Hannover 96: Der Hinrunden-Rückblick

So lief der 1. Teil der Saison 2016/17

Martin Harnik führt die interne Torschützenliste von Hannover 96 an.

Hat in Hannover voll eingeschlagen: Neuzugang Martin Harnik. ©Imago

Es liegt fast schon in der Natur der Sache, dass von einem Absteiger aus der Fußball-Bundesliga der direkte Wiederaufstieg erwartet wird. Bei Hannover 96 verhält sich das nicht anders. Und bisher haben die Niedersachsen weitgehend abgeliefert: Mit nur drei Niederlagen in der Hinserie sind sie der erste Verfolger vom alten Rivalen Eintracht Braunschweig. Warum es bisher so ordentlich für die „Roten“ lief, zeigen wir Euch in unserem Hinrunden-Rückblick!

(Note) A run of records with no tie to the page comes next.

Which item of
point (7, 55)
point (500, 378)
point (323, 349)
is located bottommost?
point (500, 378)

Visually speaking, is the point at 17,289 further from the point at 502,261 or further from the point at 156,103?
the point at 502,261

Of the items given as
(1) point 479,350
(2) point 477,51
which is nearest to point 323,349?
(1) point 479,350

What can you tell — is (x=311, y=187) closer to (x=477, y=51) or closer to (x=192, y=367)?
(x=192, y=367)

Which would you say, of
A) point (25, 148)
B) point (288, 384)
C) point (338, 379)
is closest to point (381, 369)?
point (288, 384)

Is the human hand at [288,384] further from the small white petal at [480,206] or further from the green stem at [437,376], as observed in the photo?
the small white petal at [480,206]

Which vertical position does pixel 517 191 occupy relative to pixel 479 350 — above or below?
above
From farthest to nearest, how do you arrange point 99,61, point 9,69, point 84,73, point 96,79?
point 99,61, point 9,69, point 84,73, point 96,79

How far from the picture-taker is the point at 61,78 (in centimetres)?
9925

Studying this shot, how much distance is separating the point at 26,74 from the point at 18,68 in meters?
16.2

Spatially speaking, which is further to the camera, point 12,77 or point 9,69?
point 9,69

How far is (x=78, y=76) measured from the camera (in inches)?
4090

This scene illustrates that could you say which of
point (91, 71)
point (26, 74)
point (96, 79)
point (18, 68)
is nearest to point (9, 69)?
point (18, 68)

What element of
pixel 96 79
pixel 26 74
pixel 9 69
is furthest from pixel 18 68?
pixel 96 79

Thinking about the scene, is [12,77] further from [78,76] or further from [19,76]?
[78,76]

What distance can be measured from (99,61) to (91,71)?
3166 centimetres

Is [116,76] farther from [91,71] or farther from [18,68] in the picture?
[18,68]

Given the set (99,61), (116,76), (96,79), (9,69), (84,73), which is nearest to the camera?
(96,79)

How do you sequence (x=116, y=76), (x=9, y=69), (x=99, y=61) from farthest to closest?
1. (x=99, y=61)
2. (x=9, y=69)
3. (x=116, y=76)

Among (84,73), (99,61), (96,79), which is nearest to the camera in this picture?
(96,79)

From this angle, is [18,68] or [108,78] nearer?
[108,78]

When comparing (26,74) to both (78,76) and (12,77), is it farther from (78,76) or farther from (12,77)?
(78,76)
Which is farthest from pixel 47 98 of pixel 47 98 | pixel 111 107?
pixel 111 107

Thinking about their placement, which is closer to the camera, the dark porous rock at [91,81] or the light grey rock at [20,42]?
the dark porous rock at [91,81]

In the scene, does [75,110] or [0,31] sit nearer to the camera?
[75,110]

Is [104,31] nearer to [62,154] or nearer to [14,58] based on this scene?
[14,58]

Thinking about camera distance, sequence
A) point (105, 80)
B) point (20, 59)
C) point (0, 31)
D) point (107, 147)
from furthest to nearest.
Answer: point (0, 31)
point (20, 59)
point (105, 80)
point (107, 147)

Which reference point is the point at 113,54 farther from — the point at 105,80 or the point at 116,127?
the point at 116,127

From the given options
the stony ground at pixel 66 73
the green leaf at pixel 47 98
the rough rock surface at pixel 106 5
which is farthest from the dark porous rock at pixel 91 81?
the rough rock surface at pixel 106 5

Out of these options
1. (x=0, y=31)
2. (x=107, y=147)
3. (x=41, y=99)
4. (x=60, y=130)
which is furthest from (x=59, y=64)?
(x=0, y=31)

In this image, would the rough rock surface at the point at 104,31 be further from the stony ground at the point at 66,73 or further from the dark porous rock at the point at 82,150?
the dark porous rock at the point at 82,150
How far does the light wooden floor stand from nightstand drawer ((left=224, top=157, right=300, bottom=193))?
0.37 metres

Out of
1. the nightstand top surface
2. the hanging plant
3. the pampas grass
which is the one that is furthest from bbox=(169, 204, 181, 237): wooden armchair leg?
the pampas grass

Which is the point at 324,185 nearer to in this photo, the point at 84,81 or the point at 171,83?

Stendel rechtfertigt das Vertrauen

Als in der vergangenen Saison schon nichts mehr zu retten war, übernahm Daniel Stendel als Interimstrainer den Job bei Hannover 96. Fortan spielte die Mannschaft deutlich besser, sodass Stendel vor dieser Spielzeit zum neuen Chefcoach befördert wurde. Bislang kann man festhalten, dass das keine Fehlentscheidung war: Hannover stellt mit 31 Toren den besten Angriff der Liga, kassierte auswärts so wenige Pleiten wie sonst kein Team (zwei) und musste sich auch daheim erst ein einziges Mal geschlagen geben.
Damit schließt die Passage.